Combined with this excitement, there is also a restlessness about Parr’s photobook collecting. “It’s the continual research to try to refine and understand this forgotten history of photographic publishing, and slowly but surely I’m closing the gaps in my knowledge through my collection.” He says that the last major gaps in his knowledge are Chinese and Italian photobooks. “I am working on a book on the Chinese photobook, and that is probably one of the last countries with a substantial publishing output that hasn’t really been explored. So with that coming out later this year [and with the Italian books he’s recently acquired], I’m slowly getting there. It’s a continual global research, and the exciting thing is going into the territories that haven’t been done. You’re looking into the dark. You have to slowly put the jigsaw together.”

So in recent years, Parr’s collecting habit has been accompanied by a drive to challenge photographic history through his books about photobooks. Although the three volumes he’s produced with Gerry Badger are the most influential of this sub-genre, he readily admits they were not the first to cover the subject, acknowledging Andrew Roth’s popular The Book of 101 Books, which kickstarted the boom for photobook collecting 13 years ago. But he cites another book as more influential in shaping this new history and the way it is presented. “The first was Fotografía Pública, which Horacio Fernandes published in 1999. It’s on photography publishing between 1919 and 1939 and was accompanied by a show at the Reina Sofia in Madrid during Photo España. I saw that show and was amazed by it, and I realised then that there’s nothing sexier than reproducing a book and putting it in a book. It just looks great. That really was the first book that showed books and magazines [as photographs of them] in a book.”

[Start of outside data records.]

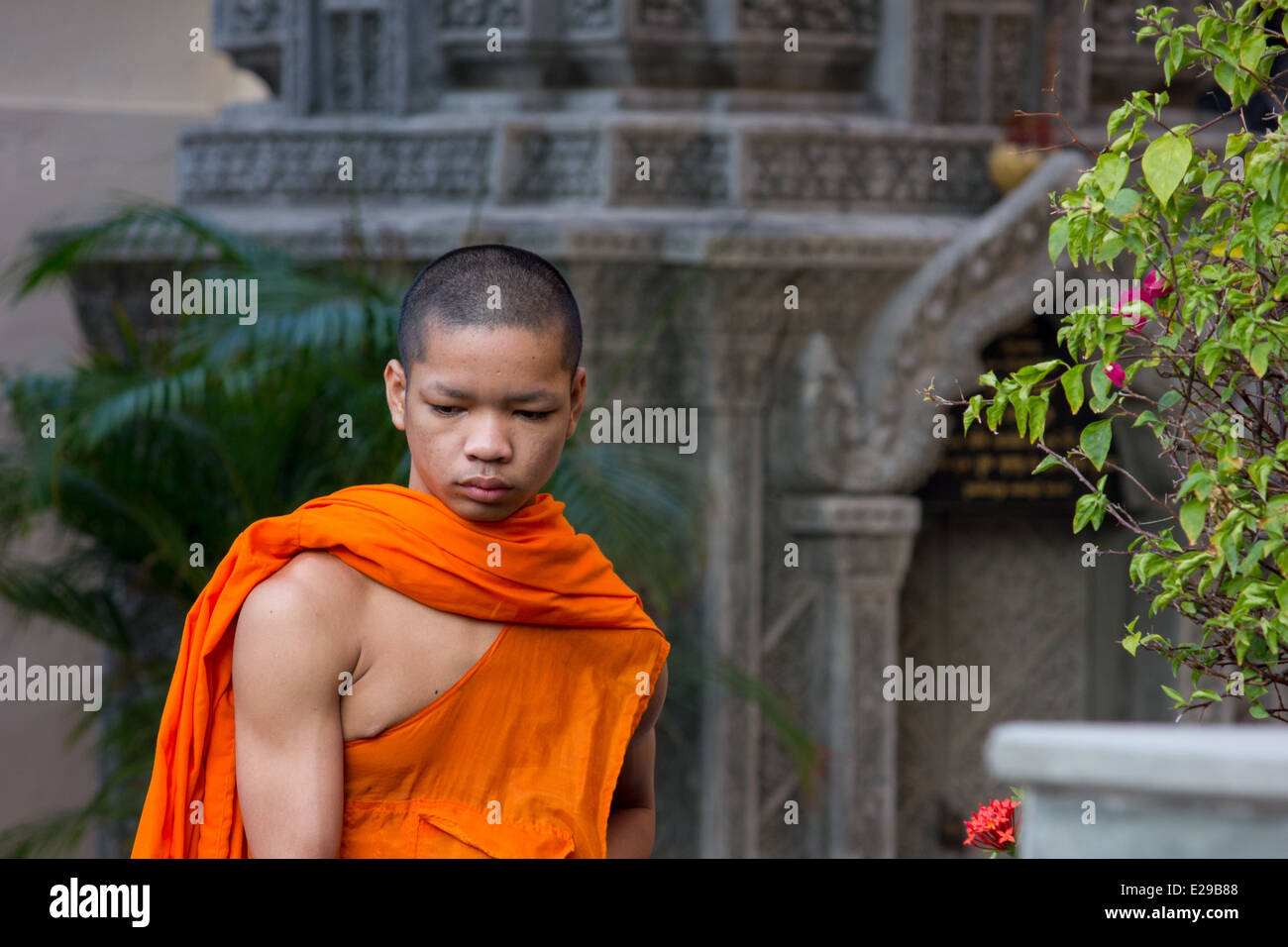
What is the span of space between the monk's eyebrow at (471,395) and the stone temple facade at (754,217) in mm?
3054

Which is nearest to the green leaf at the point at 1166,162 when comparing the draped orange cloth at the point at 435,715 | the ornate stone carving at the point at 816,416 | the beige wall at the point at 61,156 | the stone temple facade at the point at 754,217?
the draped orange cloth at the point at 435,715

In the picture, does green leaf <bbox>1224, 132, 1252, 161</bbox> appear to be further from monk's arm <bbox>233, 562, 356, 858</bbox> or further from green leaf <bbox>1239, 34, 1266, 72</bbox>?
monk's arm <bbox>233, 562, 356, 858</bbox>

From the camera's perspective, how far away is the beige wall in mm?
5852

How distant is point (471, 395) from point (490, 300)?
0.11 metres

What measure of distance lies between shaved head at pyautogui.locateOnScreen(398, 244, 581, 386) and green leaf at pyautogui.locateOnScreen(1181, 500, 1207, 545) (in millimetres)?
644

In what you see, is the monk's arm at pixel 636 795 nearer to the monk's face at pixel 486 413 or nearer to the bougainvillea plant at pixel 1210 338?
the monk's face at pixel 486 413

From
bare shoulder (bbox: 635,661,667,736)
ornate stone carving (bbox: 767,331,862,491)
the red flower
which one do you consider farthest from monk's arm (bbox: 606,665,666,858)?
ornate stone carving (bbox: 767,331,862,491)

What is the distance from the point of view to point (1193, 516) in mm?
1646

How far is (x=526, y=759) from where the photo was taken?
1.74 metres

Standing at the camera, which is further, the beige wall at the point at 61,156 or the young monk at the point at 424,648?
the beige wall at the point at 61,156

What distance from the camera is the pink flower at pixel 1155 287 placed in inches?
74.9

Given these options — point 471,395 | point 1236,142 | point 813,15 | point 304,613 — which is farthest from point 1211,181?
point 813,15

Fotografía Pública inspired Parr to make his own photobook history, but it was a Magnum connection that helped shape the idea and make it a reality – Chris Boot leaving the agency to work for London-based book publisher Phaidon Press. Boot initiated publishing Parr’s collection of Boring Postcards, as well as the history of photobooks, initially editing it himself. But Parr soon realised there was so much material that it would have to be split into two volumes, and he chose Badger to work with him and do the text because he valued his writing, his viewpoint as an image-maker and collector in his own right. “One of the reasons Gerry writes so well about photography is because he is a photographer. Likewise with Szarkowski. He understands how photographers think, and that insight is a great bonus to those two great writers on photography. I’m just very lucky to have found somebody who is such a brilliant complement to my restlessness and inability to write.”

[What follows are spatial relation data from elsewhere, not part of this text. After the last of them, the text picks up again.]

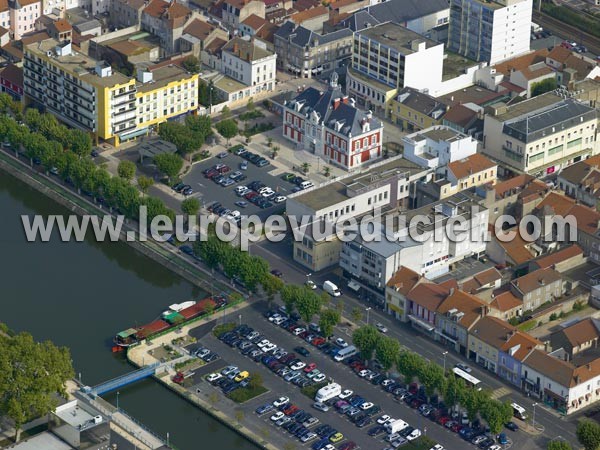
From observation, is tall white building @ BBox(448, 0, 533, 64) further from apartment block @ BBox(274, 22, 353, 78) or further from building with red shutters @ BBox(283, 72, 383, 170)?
building with red shutters @ BBox(283, 72, 383, 170)

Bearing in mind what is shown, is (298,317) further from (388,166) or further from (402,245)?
(388,166)

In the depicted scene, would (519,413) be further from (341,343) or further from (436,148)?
(436,148)

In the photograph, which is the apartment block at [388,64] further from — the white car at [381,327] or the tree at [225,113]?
the white car at [381,327]

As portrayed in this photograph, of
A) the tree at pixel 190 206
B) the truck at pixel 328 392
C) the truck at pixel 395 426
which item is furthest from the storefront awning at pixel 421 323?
the tree at pixel 190 206

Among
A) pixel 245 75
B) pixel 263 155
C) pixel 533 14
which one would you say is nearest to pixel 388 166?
pixel 263 155

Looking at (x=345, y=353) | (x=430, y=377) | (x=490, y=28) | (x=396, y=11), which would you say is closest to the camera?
Result: (x=430, y=377)

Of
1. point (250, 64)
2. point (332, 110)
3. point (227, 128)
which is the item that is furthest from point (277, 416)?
point (250, 64)
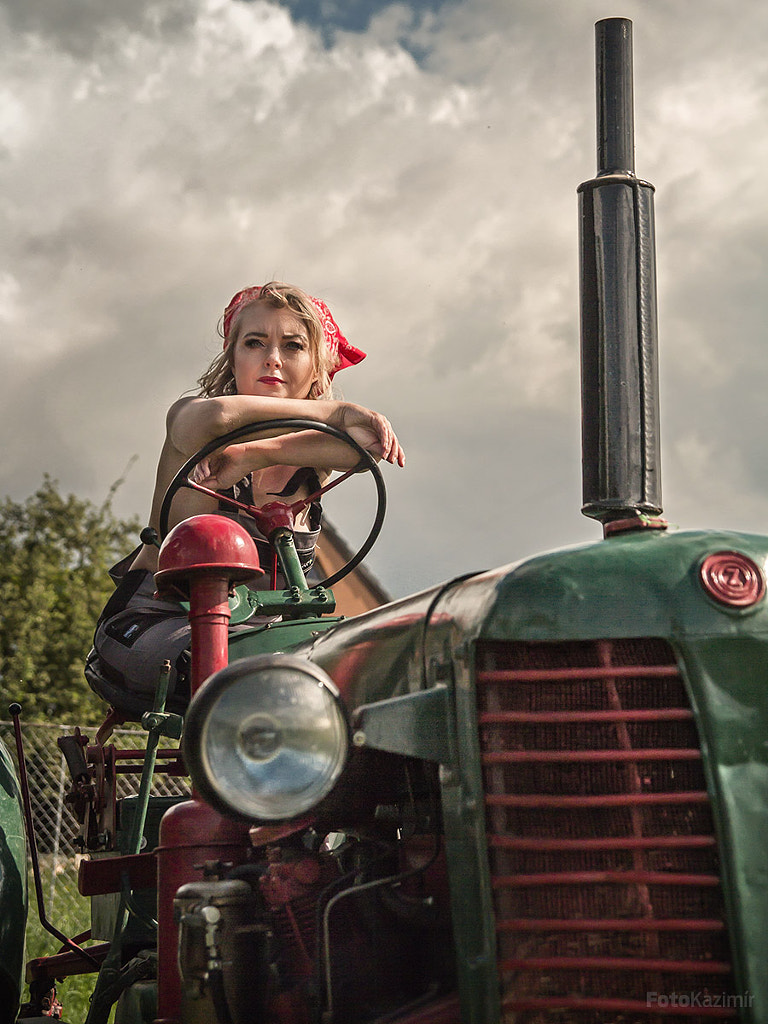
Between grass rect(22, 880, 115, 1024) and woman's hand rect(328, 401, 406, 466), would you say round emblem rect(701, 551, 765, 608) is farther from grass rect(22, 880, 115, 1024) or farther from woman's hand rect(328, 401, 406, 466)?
grass rect(22, 880, 115, 1024)

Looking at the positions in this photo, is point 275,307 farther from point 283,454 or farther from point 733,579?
point 733,579

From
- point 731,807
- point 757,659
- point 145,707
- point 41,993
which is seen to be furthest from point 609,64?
point 41,993

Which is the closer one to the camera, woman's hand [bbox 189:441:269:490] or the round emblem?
the round emblem

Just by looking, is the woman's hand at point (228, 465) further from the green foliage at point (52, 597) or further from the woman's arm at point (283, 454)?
the green foliage at point (52, 597)

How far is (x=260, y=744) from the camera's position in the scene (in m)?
1.87

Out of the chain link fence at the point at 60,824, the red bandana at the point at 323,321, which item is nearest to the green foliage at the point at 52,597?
the chain link fence at the point at 60,824

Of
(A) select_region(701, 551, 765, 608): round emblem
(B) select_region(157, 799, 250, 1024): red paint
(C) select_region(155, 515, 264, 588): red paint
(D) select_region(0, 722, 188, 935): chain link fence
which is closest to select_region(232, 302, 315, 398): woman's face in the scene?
(C) select_region(155, 515, 264, 588): red paint

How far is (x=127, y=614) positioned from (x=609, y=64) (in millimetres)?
1812

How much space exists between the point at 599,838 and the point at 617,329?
1101mm

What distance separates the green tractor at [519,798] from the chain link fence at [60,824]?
426 centimetres

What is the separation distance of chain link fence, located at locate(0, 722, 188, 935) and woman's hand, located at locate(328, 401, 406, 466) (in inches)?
137

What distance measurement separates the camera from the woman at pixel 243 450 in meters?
3.19

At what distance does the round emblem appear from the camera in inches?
73.5

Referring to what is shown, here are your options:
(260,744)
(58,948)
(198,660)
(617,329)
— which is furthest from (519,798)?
(58,948)
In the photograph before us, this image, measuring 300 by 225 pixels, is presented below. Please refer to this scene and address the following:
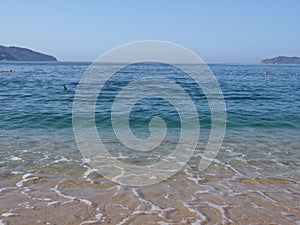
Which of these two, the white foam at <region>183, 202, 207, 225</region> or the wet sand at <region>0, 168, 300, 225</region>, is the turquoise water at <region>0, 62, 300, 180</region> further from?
the white foam at <region>183, 202, 207, 225</region>

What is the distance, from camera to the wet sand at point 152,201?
18.8 feet

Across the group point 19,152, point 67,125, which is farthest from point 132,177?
point 67,125

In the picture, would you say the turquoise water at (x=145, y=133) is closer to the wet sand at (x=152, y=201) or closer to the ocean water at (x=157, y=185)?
Answer: the ocean water at (x=157, y=185)

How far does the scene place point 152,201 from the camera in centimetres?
654

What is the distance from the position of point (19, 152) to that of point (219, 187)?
246 inches

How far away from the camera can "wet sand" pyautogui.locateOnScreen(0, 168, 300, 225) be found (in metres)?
5.74

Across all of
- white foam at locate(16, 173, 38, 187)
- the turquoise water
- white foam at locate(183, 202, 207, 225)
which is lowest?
white foam at locate(183, 202, 207, 225)

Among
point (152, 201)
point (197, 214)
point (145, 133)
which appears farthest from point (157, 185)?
point (145, 133)

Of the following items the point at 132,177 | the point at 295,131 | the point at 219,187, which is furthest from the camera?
the point at 295,131

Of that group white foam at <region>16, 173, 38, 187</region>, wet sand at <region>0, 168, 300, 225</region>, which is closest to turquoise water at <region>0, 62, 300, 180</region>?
white foam at <region>16, 173, 38, 187</region>

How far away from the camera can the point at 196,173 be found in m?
8.41

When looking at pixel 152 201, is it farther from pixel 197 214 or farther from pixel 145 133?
pixel 145 133

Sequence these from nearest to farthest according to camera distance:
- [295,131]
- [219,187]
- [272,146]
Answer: [219,187] < [272,146] < [295,131]

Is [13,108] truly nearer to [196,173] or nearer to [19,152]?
[19,152]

For Volume III, the writing process took place through meetings at Parr’s house, where the two determined key areas that would be included. The final chapters include sections on propaganda, protest, desire and memory, areas not touched upon in the previous books, and bring the history more up to date, the most recent being Mike Brodie’s A Period of Juvenile Prosperity, published last year. Parr recognises that the selection process is subjective and open to debate. “Whatever happens, there will be someone who will complain, someone who says, ‘Why wasn’t I in it?’ Gerry and I agree on 95 percent of the book, but there’s always a difference in opinion and approach, which we always work out amicably.”